Document extract:
——————————
The Deloitte Consumer Tracker Q3 2017

Consumer confidence recovers after three continuous quarters of decline

October 2017

After a nine month decline, consumer confidence has risen in the third quarter of 2017 in a sign that consumers are showing resilience at a time when Brexit and other factors could be causing uncertainty. This quarter-on-quarter growth has occurred against a well-publicised backdrop of high levels of unsecured debt and rising inflation.

Consumer confidence starts to recover

Consumer confidence shows tentative signs of recovery. Although still remaining in negative territory, the tracker reports a three percentage point increase in confidence for the third quarter of 2017.

Consumers are showing resilience

This quarter has seen significant growth in five of the six measures that drive consumer confidence, with confidence in job security and job opportunities/career progression returning to levels last seen before the EU referendum in 2016.

Pessimism over debt levels

Consumers are increasingly pessimistic about their levels of debt, with net confidence falling four percentage points compared to last year. Household disposable income is also an area of concern with net confidence falling by nine percentage points compared to the third quarter of 2016.
——————————
Record excerpts:

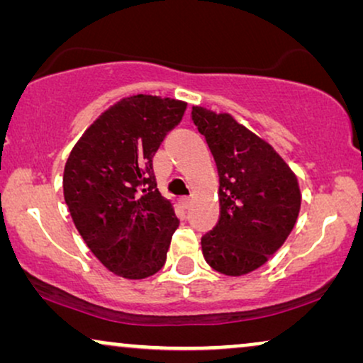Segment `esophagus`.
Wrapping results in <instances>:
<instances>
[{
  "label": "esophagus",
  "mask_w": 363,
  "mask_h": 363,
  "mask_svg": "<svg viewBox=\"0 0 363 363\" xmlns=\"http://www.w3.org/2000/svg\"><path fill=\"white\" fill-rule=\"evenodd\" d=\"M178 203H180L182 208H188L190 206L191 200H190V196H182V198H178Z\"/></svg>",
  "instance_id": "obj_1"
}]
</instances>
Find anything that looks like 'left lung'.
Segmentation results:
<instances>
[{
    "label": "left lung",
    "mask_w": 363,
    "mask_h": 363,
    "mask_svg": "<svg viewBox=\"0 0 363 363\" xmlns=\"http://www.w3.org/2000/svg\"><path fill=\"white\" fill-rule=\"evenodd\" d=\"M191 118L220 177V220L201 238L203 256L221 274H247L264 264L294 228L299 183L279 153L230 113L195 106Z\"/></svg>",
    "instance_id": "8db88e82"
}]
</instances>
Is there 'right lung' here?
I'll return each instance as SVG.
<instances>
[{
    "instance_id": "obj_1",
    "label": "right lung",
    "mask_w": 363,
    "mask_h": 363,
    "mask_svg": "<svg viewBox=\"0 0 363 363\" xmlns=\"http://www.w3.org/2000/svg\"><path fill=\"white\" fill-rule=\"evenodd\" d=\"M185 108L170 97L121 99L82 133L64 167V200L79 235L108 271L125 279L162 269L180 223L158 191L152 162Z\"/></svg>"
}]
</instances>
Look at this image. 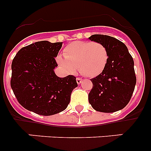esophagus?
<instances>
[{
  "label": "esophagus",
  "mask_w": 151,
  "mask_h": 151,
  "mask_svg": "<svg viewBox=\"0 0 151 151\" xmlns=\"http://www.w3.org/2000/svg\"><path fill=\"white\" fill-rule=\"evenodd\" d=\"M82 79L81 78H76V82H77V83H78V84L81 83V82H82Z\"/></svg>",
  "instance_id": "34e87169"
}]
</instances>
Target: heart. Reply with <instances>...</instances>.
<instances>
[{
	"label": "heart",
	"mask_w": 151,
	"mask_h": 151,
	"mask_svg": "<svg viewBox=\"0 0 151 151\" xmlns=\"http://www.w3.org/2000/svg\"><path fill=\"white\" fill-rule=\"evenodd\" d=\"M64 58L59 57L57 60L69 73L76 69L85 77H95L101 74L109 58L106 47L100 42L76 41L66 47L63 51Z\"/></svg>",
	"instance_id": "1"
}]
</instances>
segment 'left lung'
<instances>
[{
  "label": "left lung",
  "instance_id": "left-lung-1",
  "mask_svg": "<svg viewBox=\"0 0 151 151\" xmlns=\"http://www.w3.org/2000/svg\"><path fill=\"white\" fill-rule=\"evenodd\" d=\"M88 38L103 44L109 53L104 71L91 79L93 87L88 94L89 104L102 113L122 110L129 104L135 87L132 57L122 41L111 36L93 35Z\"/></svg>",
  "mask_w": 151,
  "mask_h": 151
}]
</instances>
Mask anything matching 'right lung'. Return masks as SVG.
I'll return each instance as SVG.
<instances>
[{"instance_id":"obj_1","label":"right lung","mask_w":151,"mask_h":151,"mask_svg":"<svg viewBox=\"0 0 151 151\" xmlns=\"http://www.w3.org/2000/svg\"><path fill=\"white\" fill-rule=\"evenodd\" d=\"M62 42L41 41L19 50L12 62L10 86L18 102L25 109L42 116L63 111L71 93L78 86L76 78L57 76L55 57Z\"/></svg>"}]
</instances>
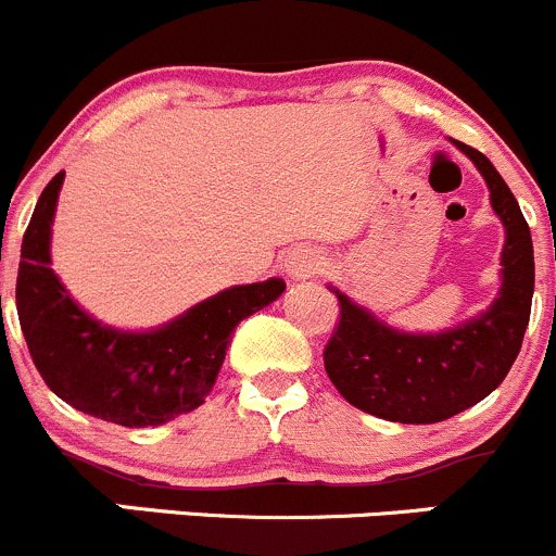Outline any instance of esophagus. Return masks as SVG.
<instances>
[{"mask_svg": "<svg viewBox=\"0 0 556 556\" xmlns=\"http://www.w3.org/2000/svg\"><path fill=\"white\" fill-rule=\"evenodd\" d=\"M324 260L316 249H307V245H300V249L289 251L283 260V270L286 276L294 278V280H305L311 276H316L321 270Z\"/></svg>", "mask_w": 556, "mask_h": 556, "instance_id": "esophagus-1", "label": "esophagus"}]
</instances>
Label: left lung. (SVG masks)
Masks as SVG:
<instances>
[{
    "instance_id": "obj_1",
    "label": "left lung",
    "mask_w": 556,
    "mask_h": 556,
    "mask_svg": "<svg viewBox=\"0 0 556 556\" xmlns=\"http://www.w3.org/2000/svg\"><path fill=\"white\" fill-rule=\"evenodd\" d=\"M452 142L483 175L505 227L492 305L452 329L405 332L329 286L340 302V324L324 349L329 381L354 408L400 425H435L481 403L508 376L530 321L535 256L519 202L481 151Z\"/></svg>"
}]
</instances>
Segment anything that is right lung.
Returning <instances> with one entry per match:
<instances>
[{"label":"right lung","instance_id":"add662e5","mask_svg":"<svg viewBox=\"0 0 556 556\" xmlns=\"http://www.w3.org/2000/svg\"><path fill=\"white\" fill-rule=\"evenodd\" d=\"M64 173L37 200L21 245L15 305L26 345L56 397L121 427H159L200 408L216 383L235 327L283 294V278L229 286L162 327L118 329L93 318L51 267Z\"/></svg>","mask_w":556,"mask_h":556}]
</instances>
——————————
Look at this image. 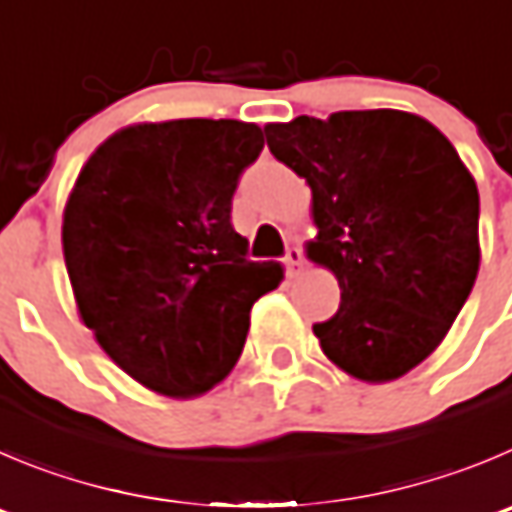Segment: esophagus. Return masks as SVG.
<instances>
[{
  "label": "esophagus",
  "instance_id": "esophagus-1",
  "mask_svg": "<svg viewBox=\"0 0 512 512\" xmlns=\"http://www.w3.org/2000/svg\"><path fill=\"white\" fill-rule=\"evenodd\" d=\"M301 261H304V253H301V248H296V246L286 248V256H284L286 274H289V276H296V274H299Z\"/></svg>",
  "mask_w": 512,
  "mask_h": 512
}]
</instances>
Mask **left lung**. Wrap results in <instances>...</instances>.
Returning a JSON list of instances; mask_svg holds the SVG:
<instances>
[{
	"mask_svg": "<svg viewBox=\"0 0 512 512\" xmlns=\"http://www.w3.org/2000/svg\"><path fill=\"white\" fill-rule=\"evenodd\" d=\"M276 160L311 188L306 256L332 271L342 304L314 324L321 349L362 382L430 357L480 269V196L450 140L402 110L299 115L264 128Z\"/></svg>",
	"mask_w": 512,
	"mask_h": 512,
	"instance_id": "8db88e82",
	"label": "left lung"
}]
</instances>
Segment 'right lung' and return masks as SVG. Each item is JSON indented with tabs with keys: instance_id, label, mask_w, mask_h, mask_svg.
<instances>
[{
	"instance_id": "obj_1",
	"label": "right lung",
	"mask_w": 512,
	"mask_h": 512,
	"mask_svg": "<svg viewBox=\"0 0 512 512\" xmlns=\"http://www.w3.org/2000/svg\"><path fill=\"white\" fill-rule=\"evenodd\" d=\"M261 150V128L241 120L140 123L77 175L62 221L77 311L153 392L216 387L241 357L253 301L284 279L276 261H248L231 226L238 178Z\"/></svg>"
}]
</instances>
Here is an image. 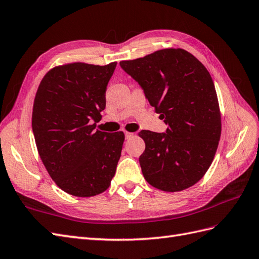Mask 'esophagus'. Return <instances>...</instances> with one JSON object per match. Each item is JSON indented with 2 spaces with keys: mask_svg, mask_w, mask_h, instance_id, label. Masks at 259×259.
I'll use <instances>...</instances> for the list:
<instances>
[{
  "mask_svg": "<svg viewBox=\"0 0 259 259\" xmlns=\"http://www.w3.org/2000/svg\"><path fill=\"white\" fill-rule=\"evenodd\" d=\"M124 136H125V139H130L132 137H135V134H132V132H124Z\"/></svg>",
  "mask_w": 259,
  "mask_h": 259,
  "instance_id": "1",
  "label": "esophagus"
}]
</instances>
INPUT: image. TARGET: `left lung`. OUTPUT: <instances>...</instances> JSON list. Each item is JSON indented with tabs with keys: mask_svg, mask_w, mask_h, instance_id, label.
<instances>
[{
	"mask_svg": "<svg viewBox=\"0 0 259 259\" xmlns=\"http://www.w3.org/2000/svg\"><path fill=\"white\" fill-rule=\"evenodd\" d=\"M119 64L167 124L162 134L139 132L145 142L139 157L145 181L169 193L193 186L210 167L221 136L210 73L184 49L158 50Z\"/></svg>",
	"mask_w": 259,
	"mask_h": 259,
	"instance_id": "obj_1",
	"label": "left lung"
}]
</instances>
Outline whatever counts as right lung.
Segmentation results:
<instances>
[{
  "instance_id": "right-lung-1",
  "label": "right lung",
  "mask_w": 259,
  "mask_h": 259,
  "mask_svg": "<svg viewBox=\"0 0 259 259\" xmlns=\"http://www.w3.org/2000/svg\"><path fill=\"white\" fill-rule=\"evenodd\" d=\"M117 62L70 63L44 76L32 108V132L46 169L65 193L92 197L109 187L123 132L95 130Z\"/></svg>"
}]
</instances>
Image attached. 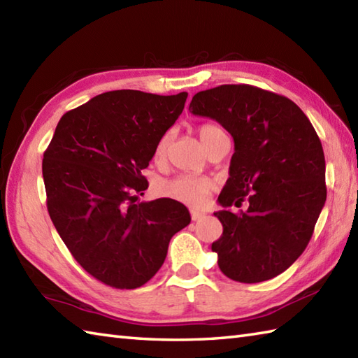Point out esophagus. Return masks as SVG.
——————————
Directive:
Reproduce the consumer tracker text from "After a nine" to "and rising inflation.", switching "rising inflation" to "persistent inflation".

Written solution:
After a nine month decline, consumer confidence has risen in the third quarter of 2017 in a sign that consumers are showing resilience at a time when Brexit and other factors could be causing uncertainty. This quarter-on-quarter growth has occurred against a well-publicised backdrop of high levels of unsecured debt and persistent inflation.